By Tim Craig
Washington Post Staff Writer
Friday, July 11, 2008; B01
RICHMOND, June 10 -- Gov. Timothy M. Kaine (D) took aim at Virginia Republicans on Thursday over the General Assembly's failure to agree on a transportation funding plan and predicted that the GOP would pay a heavy price in the 2009 state elections.
The second special legislative session on transportation in two years ended early Thursday without a bill to improve the state's highways or mass transit systems. The Republican-controlled House refused to pass a statewide tax increase to pay for transportation improvements. And the Democratic-controlled Senate responded by killing House transportation bills that didn't involve taxes, arguing that they would do little to relieve Northern Virginia's traffic problems.
In a meeting with reporters, Kaine blamed House Republicans for failing to act and used a metaphor to imply that they were digging their own political grave. "Some of these guys are really in a hole because they have been obstructionists, and the voters aren't happy with that," said Kaine, who raised $4 million last year to help the Democrats win control of the state Senate. "Every time we take this matter up, I am about solving it. I'm trying to [give them] a ladder, and they are like, 'Governor, we are going to show you; we are going to use a shovel instead.' "
House Republican leaders blamed Kaine for the failure to reach a compromise and said they are ready to take their case to voters. They accused Kaine of wasting everybody's time by pushing for a tax increase that he knew months ago had little chance of passing.
"No doubt Governor Kaine and his fellow Democrats will continue to blame Republicans for obstructionism, as was their intention from the outset," House Majority Leader H. Morgan Griffith (R-Salem) said. "No doubt, too, they will continue to privately disparage Virginians for selfishly clinging to their hard-earned tax dollars, just as they demean regular folks for clinging to their guns and to their religion."
Griffith's reference to regular folks and their guns and religion followed a controversial remark made by Democratic presidential candidate Barack Obama in April during the primary campaign.
The partisan warfare is likely to mean there will be no further effort to reach a consensus on transportation this year.
Kaine said the failure to act will cause a slowdown in highway construction and add to uncertainty over how the state will provide its share of funding for mass transit, including Metro and Virginia Railway Express.
Transportation officials say the state also faces a $3 billion shortfall over the next six years in that part of the budget used to maintain highways and bridges. Instead of replacing old bridges, Kaine said, the state will have look for less-permanent safety measures.
"You will likely see more weight-limit signs hung," Kaine said.
Kaine vowed to continue efforts to raise new revenue for transportation, perhaps when the General Assembly reconvenes in January.
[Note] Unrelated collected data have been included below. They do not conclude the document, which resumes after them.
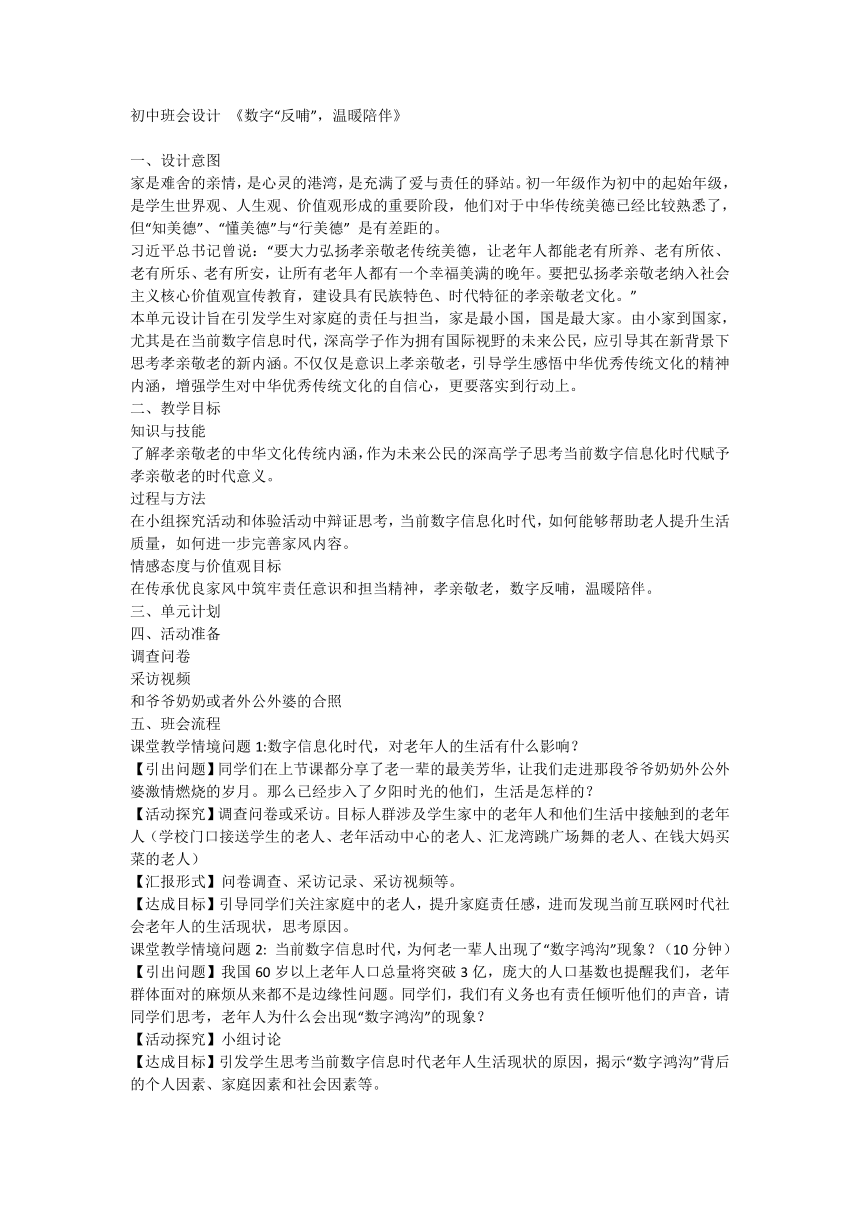 初中班会设计 《数字“反哺”，温暖陪伴》

一、设计意图
家是难舍的亲情，是心灵的港湾，是充满了爱与责任的驿站。初一年级作为初中的起始年级，是学生世界观、人生观、价值观形成的重要阶段，他们对于中华传统美德已经比较熟悉了，但“知美德”、“懂美德”与“行美德” 是有差距的。
习近平总书记曾说：“要大力弘扬孝亲敬老传统美德，让老年人都能老有所养、老有所依、老有所乐、老有所安，让所有老年人都有一个幸福美满的晚年。要把弘扬孝亲敬老纳入社会主义核心价值观宣传教育，建设具有民族特色、时代特征的孝亲敬老文化。”
本单元设计旨在引发学生对家庭的责任与担当，家是最小国，国是最大家。由小家到国家，尤其是在当前数字信息时代，深高学子作为拥有国际视野的未来公民，应引导其在新背景下思考孝亲敬老的新内涵。不仅仅是意识上孝亲敬老，引导学生感悟中华优秀传统文化的精神内涵，增强学生对中华优秀传统文化的自信心，更要落实到行动上。
二、教学目标
知识与技能
了解孝亲敬老的中华文化传统内涵，作为未来公民的深高学子思考当前数字信息化时代赋予孝亲敬老的时代意义。
过程与方法
在小组探究活动和体验活动中辩证思考，当前数字信息化时代，如何能够帮助老人提升生活质量，如何进一步完善家风内容。
情感态度与价值观目标
在传承优良家风中筑牢责任意识和担当精神，孝亲敬老，数字反哺，温暖陪伴。
三、单元计划
四、活动准备
调查问卷
采访视频
和爷爷奶奶或者外公外婆的合照
五、班会流程
课堂教学情境问题 1:数字信息化时代，对老年人的生活有什么影响？
【引出问题】同学们在上节课都分享了老一辈的最美芳华，让我们走进那段爷爷奶奶外公外婆激情燃烧的岁月。那么已经步入了夕阳时光的他们，生活是怎样的？
【活动探究】调查问卷或采访。目标人群涉及学生家中的老年人和他们生活中接触到的老年人（学校门口接送学生的老人、老年活动中心的老人、汇龙湾跳广场舞的老人、在钱大妈买菜的老人）
【汇报形式】问卷调查、采访记录、采访视频等。
【达成目标】引导同学们关注家庭中的老人，提升家庭责任感，进而发现当前互联网时代社会老年人的生活现状，思考原因。
课堂教学情境问题 2: 当前数字信息时代，为何老一辈人出现了“数字鸿沟”现象？（10 分钟）
【引出问题】我国 60 岁以上老年人口总量将突破 3 亿，庞大的人口基数也提醒我们，老年群体面对的麻烦从来都不是边缘性问题。同学们，我们有义务也有责任倾听他们的声音，请同学们思考，老年人为什么会出现“数字鸿沟”的现象？
【活动探究】小组讨论
【达成目标】引发学生思考当前数字信息时代老年人生活现状的原因，揭示“数字鸿沟”背后的个人因素、家庭因素和社会因素等。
"All these guys in the House will be coming back in January with elections staring them in the face," Kaine said.
Kaine said it took the defeat of then-U.S. Sen. George Allen (R-Va.) in 2006 to persuade state House and Senate Republicans to agree on a transportation plan last year. The Virginia Supreme Court ruled parts of that plan unconstitutional, leading to the special session.
House Majority Whip M. Kirkland Cox (R-Colonial Heights) said House Republicans won't back down on the tax issue. "Tim Kaine defines solutions by tax increases," Cox said. "Bringing back a tax increase in January is a dead issue."
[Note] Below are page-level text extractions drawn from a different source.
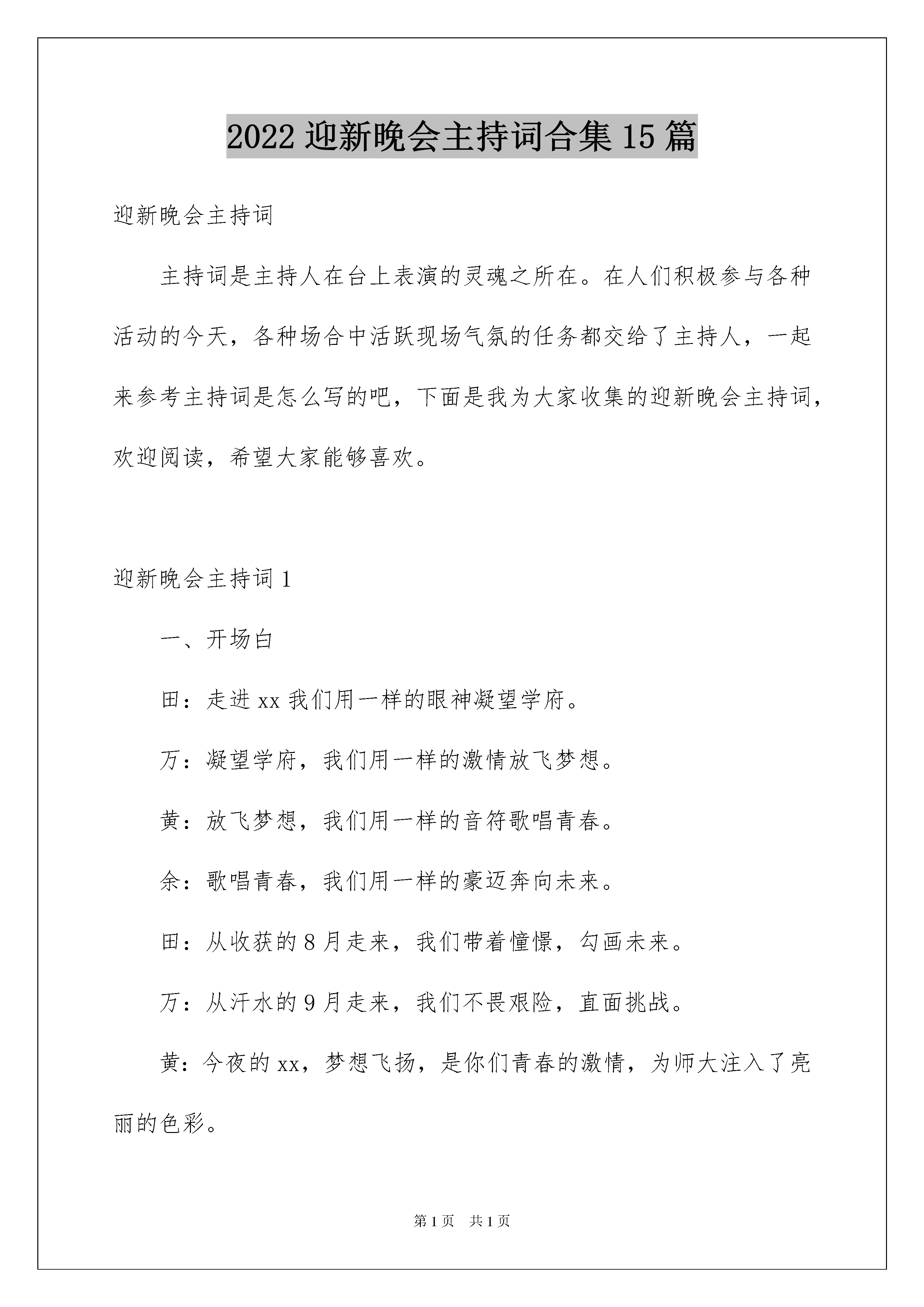 2022 迎新晚会主持词合集 15 篇

迎新晚会主持词

主持词是主持人在台上表演的灵魂之所在。在人们积极参与各种活动的今天，各种场合中活跃现场气氛的任务都交给了主持人，一起来参考主持词是怎么写的吧，下面是我为大家收集的迎新晚会主持词，欢迎阅读，希望大家能够喜欢。

迎新晚会主持词 1

一、开场白

田：走进 xx 我们用一样的眼神凝望学府。

万：凝望学府，我们用一样的激情放飞梦想。

黄：放飞梦想，我们用一样的音符歌唱青春。

余：歌唱青春，我们用一样的豪迈奔向未来。

田：从收获的 8 月走来，我们带着憧憬，勾画未来。

万：从汗水的 9 月走来，我们不畏艰险，直面挑战。

黄：今夜的 xx，梦想飞扬，是你们青春的激情，为师大注入了亮丽的色彩。

第 1 页　共 1 页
If a bill is not approved early next year, Kaine predicted, voters would respond in November 2009, when Virginians elect a new governor and all 100 members of the House.
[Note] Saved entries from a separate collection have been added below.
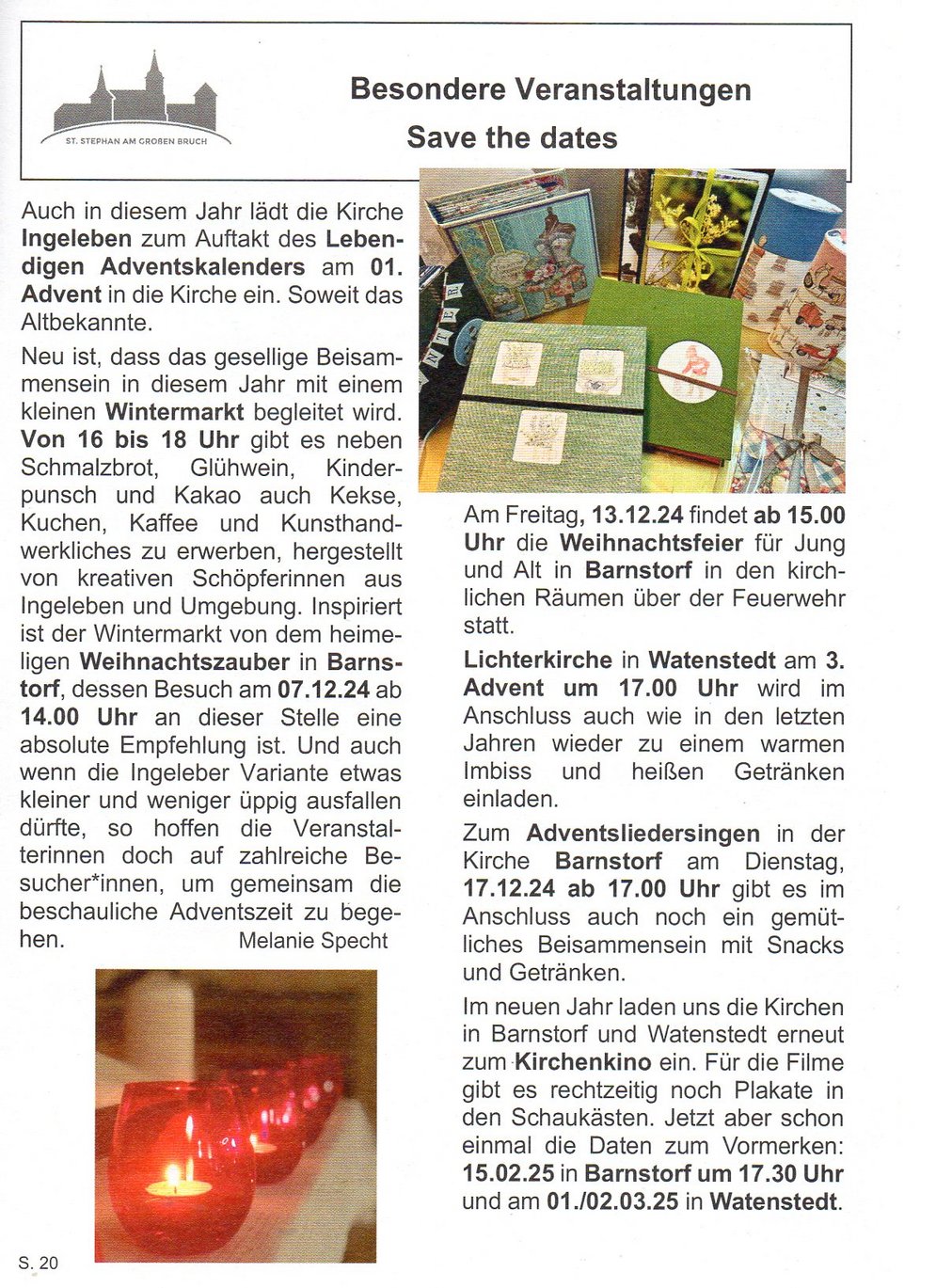 ST. STEPHAN AM GROßEN BRUCH

Besondere Veranstaltungen
Save the dates

Auch in diesem Jahr lädt die Kirche Ingeleben zum Auftakt des Lebendigen Adventskalenders am 01. Advent in die Kirche ein. Soweit das Altbekannte.

Neu ist, dass das gesellige Beisammensein in diesem Jahr mit einem kleinen Wintermarkt begleitet wird. Von 16 bis 18 Uhr gibt es neben Schmalzbrot, Glühwein, Kinderpunsch und Kakao auch Kekse, Kuchen, Kaffee und Kunsthandwerkliches zu erwerben, hergestellt von kreativen Schöpferinnen aus Ingeleben und Umgebung. Inspiriert ist der Wintermarkt von dem heimeligen Weihnachtszauber in Barnstorf, dessen Besuch am 07.12.24 ab 14.00 Uhr an dieser Stelle eine absolute Empfehlung ist. Und auch wenn die Ingeleber Variante etwas kleiner und weniger üppig ausfallen dürfte, so hoffen die Veranstalterinnen doch auf zahlreiche Besucher*innen, um gemeinsam die beschauliche Adventszeit zu begehen.
Melanie Specht

Am Freitag, 13.12.24 findet ab 15.00 Uhr die Weihnachtsfeier für Jung und Alt in Barnstorf in den kirchlichen Räumen über der Feuerwehr statt.

Lichterkirche in Watenstedt am 3. Advent um 17.00 Uhr wird im Anschluss auch wie in den letzten Jahren wieder zu einem warmen Imbiss und heißen Getränken einladen.

Zum Adventsliedersingen in der Kirche Barnstorf am Dienstag, 17.12.24 ab 17.00 Uhr gibt es im Anschluss auch noch ein gemütliches Beisammensein mit Snacks und Getränken.

Im neuen Jahr laden uns die Kirchen in Barnstorf und Watenstedt erneut zum Kirchenkino ein. Für die Filme gibt es rechtzeitig noch Plakate in den Schaukästen. Jetzt aber schon einmal die Daten zum Vormerken: 15.02.25 in Barnstorf um 17.30 Uhr und am 01./02.03.25 in Watenstedt.

S. 20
As he proved last year, when Democrats won a state Senate majority, Kaine can be effective in boosting the state party.
Kaine has kept his political action committee, Moving Virginia Forward, operational even though he cannot seek reelection. The PAC doesn't have to release a detailed fundraising report until next week. But Kaine collected $100,000 from a Radford businessman in April and received at least 18 other donations of $10,000 or more since January, according to the State Board of Elections.
State Attorney General Robert F. McDonnell, the likely Republican candidate for governor next year, said Kaine and Democrats have made a major miscalculation if they think voters will blame the GOP for the state's transportation woes.
"We have had seven years of Democratic governors, and the only plan that passed is the Republican plan that I helped pass last year," McDonnell said.
Kaine said he is optimistic that Democrats next year can pick up the six seats needed to gain a House majority, but only a handful of Republicans, in Northern Virginia and Hampton Roads, represent competitive districts. And one of those Republicans, Thomas Davis Rust (Fairfax), voted with the Democrats in support of a statewide tax increase.
In the rest of the state, Republicans are confident that they have the upper hand in the tax debate. "Basically, Kaine is the high-tax governor against legislators who are protecting the taxpayers, and I am willing to fight that fight," Cox said.